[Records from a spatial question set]
— start —
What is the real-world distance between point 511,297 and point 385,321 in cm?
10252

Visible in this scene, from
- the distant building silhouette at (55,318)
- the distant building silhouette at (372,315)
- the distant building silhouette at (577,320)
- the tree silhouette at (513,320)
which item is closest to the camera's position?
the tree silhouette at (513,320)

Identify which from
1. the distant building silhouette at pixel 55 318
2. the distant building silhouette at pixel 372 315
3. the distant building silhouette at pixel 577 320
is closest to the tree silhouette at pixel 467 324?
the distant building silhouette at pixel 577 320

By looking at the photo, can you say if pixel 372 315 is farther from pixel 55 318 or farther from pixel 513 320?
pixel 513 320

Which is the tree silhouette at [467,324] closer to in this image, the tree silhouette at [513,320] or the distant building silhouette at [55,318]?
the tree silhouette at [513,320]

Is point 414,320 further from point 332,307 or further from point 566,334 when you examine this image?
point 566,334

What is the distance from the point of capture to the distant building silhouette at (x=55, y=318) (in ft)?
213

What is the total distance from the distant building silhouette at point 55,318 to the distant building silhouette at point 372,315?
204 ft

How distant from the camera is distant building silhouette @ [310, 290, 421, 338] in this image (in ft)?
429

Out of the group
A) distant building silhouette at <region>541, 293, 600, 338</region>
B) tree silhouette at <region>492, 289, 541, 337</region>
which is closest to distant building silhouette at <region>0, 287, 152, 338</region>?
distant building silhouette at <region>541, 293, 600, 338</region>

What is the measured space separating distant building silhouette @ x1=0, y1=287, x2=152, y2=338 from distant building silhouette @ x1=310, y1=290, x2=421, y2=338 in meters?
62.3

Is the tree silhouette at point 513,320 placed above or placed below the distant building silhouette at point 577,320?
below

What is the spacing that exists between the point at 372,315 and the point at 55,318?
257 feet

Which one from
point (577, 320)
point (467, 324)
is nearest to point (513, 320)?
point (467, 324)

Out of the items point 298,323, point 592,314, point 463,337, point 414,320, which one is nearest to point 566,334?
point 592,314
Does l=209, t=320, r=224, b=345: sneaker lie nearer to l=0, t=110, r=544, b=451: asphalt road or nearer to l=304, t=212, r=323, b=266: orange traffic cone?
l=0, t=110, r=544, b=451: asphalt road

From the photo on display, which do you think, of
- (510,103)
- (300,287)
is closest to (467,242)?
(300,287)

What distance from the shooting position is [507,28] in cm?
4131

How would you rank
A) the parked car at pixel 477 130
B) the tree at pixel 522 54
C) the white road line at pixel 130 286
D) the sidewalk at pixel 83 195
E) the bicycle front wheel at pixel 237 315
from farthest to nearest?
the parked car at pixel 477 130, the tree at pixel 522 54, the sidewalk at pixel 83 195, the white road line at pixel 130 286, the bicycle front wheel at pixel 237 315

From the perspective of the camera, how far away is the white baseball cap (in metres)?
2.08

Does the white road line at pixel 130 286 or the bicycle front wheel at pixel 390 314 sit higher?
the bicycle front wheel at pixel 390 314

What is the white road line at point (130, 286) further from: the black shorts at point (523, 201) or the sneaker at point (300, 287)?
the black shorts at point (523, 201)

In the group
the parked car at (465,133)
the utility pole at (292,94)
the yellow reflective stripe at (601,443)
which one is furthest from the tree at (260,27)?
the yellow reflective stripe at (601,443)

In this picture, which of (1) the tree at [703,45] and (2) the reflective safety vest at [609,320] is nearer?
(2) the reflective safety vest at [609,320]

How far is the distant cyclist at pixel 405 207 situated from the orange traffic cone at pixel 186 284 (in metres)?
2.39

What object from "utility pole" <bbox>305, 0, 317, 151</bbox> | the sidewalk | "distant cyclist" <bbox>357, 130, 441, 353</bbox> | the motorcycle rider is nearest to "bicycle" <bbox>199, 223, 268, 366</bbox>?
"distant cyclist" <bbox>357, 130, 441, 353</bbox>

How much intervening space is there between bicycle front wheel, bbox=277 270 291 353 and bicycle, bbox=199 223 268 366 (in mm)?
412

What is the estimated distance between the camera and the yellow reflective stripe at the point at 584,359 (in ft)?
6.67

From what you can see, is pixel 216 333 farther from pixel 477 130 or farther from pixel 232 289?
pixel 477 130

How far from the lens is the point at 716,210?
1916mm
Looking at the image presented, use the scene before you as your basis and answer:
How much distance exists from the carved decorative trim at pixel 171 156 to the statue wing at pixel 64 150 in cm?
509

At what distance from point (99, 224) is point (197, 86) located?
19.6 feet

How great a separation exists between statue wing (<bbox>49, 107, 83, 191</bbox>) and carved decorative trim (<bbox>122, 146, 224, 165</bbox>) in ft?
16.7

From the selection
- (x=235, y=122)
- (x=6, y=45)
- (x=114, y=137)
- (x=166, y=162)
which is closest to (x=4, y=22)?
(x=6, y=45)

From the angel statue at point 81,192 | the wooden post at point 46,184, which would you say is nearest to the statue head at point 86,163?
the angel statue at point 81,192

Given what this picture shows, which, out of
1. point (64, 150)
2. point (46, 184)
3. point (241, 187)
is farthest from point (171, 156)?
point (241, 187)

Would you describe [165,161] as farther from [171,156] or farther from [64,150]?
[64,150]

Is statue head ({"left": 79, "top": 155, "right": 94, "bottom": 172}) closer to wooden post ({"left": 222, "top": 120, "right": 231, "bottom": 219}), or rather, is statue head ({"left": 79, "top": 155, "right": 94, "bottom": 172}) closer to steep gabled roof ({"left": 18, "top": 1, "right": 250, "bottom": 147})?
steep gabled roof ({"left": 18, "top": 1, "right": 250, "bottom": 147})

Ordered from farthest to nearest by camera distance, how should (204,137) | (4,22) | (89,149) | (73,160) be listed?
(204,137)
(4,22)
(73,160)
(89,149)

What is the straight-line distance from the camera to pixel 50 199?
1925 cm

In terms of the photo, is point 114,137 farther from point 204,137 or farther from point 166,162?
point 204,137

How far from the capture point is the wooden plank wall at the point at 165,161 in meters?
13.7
— end —
= Your instructions =
Repeat the listing in full, keeping every line exactly as it is.

= Written answer =
What is the real-world distance between point 511,297 and point 385,321 in cm?
10252

Visible in this scene, from
- the distant building silhouette at (55,318)
- the distant building silhouette at (372,315)
- the distant building silhouette at (577,320)
- the tree silhouette at (513,320)
which item is closest to the camera's position?
the tree silhouette at (513,320)

Identify which from
1. the distant building silhouette at pixel 55 318
2. the distant building silhouette at pixel 372 315
3. the distant building silhouette at pixel 577 320
is closest to the tree silhouette at pixel 467 324?
the distant building silhouette at pixel 577 320

By looking at the photo, can you say if pixel 372 315 is farther from pixel 55 318 or farther from pixel 513 320?
pixel 513 320

Which is the tree silhouette at [467,324] closer to in this image, the tree silhouette at [513,320] or the distant building silhouette at [55,318]?
the tree silhouette at [513,320]

Is point 414,320 further from point 332,307 or further from point 566,334 when you examine this image?
point 566,334

What is the distance from the point of capture to the distant building silhouette at (x=55, y=318) (in ft)?
213

What is the total distance from the distant building silhouette at point 55,318 to the distant building silhouette at point 372,315?
204 ft

How distant from the camera is distant building silhouette @ [310, 290, 421, 338] in this image (in ft)?
429

Out of the group
A) distant building silhouette at <region>541, 293, 600, 338</region>
B) tree silhouette at <region>492, 289, 541, 337</region>
which is closest to distant building silhouette at <region>0, 287, 152, 338</region>?
distant building silhouette at <region>541, 293, 600, 338</region>

What is the measured space separating distant building silhouette @ x1=0, y1=287, x2=152, y2=338 from distant building silhouette @ x1=310, y1=290, x2=421, y2=338 in meters?
62.3

Is the tree silhouette at point 513,320 placed above or placed below the distant building silhouette at point 577,320?
below

What is the spacing that exists between the point at 372,315 and the point at 55,318?
257 feet

Which one from
point (577, 320)
point (467, 324)
is nearest to point (513, 320)?
point (467, 324)

Out of the items point 298,323, point 592,314, point 463,337, point 414,320, which one is nearest to point 566,334?
point 592,314
Does l=209, t=320, r=224, b=345: sneaker lie nearer to l=0, t=110, r=544, b=451: asphalt road or nearer to l=304, t=212, r=323, b=266: orange traffic cone?
l=0, t=110, r=544, b=451: asphalt road

From the photo on display, which do you think, of
- (510,103)
- (300,287)
is closest to (467,242)?
(300,287)

What distance from the shooting position is [507,28] in cm?
4131

How would you rank
A) the parked car at pixel 477 130
B) the tree at pixel 522 54
C) the white road line at pixel 130 286
D) the sidewalk at pixel 83 195
E) the bicycle front wheel at pixel 237 315
from farthest to nearest?
the parked car at pixel 477 130, the tree at pixel 522 54, the sidewalk at pixel 83 195, the white road line at pixel 130 286, the bicycle front wheel at pixel 237 315

From the perspective of the camera, how far away is the white baseball cap (in metres)?
2.08

Does the white road line at pixel 130 286 or the bicycle front wheel at pixel 390 314 sit higher?
the bicycle front wheel at pixel 390 314

What is the white road line at point (130, 286) further from: the black shorts at point (523, 201) or the sneaker at point (300, 287)?
the black shorts at point (523, 201)

In the group
the parked car at (465,133)
the utility pole at (292,94)
the yellow reflective stripe at (601,443)
which one is furthest from the tree at (260,27)?
the yellow reflective stripe at (601,443)

In this picture, which of (1) the tree at [703,45] and (2) the reflective safety vest at [609,320] is nearer?
(2) the reflective safety vest at [609,320]

How far is the distant cyclist at pixel 405 207 situated from the orange traffic cone at pixel 186 284 (in metres)?
2.39

What object from "utility pole" <bbox>305, 0, 317, 151</bbox> | the sidewalk | "distant cyclist" <bbox>357, 130, 441, 353</bbox> | the motorcycle rider is nearest to "bicycle" <bbox>199, 223, 268, 366</bbox>?
"distant cyclist" <bbox>357, 130, 441, 353</bbox>

How much intervening space is there between bicycle front wheel, bbox=277 270 291 353 and bicycle, bbox=199 223 268 366 (in mm)?
412

What is the estimated distance between the camera and the yellow reflective stripe at the point at 584,359 (in ft)?
6.67

From what you can see, is pixel 216 333 farther from pixel 477 130 or farther from pixel 232 289?
pixel 477 130

How far from the lens is the point at 716,210?
1916mm
Looking at the image presented, use the scene before you as your basis and answer:
How much distance exists from the carved decorative trim at pixel 171 156 to the statue wing at pixel 64 150 in cm?
509

At what distance from point (99, 224) is point (197, 86) located?
19.6 feet

How great a separation exists between statue wing (<bbox>49, 107, 83, 191</bbox>) and carved decorative trim (<bbox>122, 146, 224, 165</bbox>) in ft?
16.7

From the selection
- (x=235, y=122)
- (x=6, y=45)
- (x=114, y=137)
- (x=166, y=162)
which is closest to (x=4, y=22)?
(x=6, y=45)

From the angel statue at point 81,192 | the wooden post at point 46,184, which would you say is nearest to the statue head at point 86,163?
the angel statue at point 81,192

Given what this picture shows, which, out of
1. point (64, 150)
2. point (46, 184)
3. point (241, 187)
is farthest from point (171, 156)?
point (241, 187)

Would you describe [165,161] as farther from [171,156] or farther from [64,150]?
[64,150]

Is statue head ({"left": 79, "top": 155, "right": 94, "bottom": 172}) closer to wooden post ({"left": 222, "top": 120, "right": 231, "bottom": 219}), or rather, is statue head ({"left": 79, "top": 155, "right": 94, "bottom": 172}) closer to steep gabled roof ({"left": 18, "top": 1, "right": 250, "bottom": 147})?
steep gabled roof ({"left": 18, "top": 1, "right": 250, "bottom": 147})

Ordered from farthest to nearest by camera distance, how should (204,137) | (4,22) | (89,149) | (73,160) be listed?
(204,137)
(4,22)
(73,160)
(89,149)

What is the straight-line distance from the camera to pixel 50 199?
1925 cm

In terms of the photo, is point 114,137 farther from point 204,137 or farther from point 166,162?
point 204,137

How far from the capture point is the wooden plank wall at the point at 165,161 in meters?
13.7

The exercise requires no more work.